- IATA: n/a; ICAO: HKVO;

Summary
- Airport type: Public, Civilian
- Owner: Kenya Airports Authority
- Serves: Voi, Kenya
- Location: Voi, Kenya
- Elevation AMSL: 1,900 ft / 580 m
- Coordinates: 03°21′44″S 38°31′54″E﻿ / ﻿3.36222°S 38.53167°E

Map
- HKVO Location of Voi Airport in Kenya Placement on map is approximate

Runways
| Direction | Length |  | Surface |
| ft | m |
| 17/35 | 4,200 | 1,280 | Unpaved |

= Voi Airport =

Airport in Voi, Kenya

Voi Airport is an airport in Voi, Kenya.

==Location==
Voi Airport is located in Taita-Taveta County, in the town of Voi, in southeastern Kenya, close to the International border with the Republic of Tanzania. The airport lies just beyond the western edge of Tsavo East National Park.

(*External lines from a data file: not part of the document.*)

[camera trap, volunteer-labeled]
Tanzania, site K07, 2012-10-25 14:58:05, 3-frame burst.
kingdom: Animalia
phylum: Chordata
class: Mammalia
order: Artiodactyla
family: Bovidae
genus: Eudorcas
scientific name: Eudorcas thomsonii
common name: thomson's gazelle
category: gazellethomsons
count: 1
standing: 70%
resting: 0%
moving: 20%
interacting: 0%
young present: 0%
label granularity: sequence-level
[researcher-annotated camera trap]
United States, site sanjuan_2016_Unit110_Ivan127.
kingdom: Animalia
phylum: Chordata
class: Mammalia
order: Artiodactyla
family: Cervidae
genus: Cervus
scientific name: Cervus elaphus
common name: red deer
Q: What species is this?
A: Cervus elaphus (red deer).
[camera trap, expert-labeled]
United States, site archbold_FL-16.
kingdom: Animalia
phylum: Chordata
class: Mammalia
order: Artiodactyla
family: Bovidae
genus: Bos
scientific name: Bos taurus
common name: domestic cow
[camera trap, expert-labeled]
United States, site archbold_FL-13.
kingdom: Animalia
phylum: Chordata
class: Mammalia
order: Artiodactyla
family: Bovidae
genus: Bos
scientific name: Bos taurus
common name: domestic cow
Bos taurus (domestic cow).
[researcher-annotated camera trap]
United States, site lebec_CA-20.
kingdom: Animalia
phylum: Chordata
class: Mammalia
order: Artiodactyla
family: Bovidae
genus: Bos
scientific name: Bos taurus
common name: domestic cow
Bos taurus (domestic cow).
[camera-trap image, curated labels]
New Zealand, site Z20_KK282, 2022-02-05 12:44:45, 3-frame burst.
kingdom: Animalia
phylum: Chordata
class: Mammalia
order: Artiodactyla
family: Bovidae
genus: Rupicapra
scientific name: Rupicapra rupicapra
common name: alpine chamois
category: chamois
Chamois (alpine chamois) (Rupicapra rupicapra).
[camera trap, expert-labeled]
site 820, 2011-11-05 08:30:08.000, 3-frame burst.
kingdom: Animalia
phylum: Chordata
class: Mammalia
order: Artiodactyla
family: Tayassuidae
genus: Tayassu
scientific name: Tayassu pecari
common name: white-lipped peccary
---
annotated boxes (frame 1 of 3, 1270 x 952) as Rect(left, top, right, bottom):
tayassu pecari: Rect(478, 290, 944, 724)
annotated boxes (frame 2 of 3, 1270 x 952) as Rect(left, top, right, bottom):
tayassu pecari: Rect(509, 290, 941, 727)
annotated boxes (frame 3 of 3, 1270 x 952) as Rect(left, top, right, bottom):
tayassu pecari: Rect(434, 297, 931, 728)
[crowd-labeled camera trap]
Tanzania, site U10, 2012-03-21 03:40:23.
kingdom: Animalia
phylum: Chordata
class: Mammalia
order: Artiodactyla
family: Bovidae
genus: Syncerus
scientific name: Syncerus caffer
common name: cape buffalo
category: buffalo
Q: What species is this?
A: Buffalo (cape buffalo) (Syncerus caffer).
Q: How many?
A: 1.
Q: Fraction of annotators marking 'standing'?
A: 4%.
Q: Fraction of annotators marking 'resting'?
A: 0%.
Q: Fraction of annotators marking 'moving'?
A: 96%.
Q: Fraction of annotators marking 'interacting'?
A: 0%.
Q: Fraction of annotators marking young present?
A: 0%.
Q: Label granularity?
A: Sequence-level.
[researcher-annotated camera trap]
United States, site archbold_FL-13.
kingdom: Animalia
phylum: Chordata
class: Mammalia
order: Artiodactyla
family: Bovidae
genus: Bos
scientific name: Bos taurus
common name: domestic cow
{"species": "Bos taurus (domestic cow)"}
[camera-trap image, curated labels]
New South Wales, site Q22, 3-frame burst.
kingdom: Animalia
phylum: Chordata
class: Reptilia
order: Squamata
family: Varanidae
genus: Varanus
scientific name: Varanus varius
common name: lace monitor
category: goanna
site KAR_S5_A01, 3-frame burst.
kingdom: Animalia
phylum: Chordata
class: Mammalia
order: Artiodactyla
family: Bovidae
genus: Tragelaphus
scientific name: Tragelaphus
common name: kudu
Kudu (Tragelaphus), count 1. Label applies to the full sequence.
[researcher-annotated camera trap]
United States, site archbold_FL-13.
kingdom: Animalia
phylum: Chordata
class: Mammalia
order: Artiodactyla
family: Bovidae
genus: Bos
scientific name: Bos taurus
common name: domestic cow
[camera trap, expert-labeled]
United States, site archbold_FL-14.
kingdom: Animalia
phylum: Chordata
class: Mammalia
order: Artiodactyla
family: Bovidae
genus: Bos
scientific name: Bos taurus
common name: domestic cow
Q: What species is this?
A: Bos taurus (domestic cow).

Its location is approximately 290 km, by air, southeast of Nairobi International Airport, the country's largest civilian airport. The geographic coordinates of this airport are:3° 21' 44.00"S, 38° 31' 54.00"E (Latitude:-3.362221; Longitude:38.531667).

==Overview==
Voi Airport is a small airport that serves the town of Voi and the adjacent Tsavo East National Park. Situated 580 m above sea level, the airport has a single paved runway that measures 1400 m in length. flycounty.com (victor)

==Airlines and destinations==
At the moment there are no regular, scheduled airline services to Voi Airport.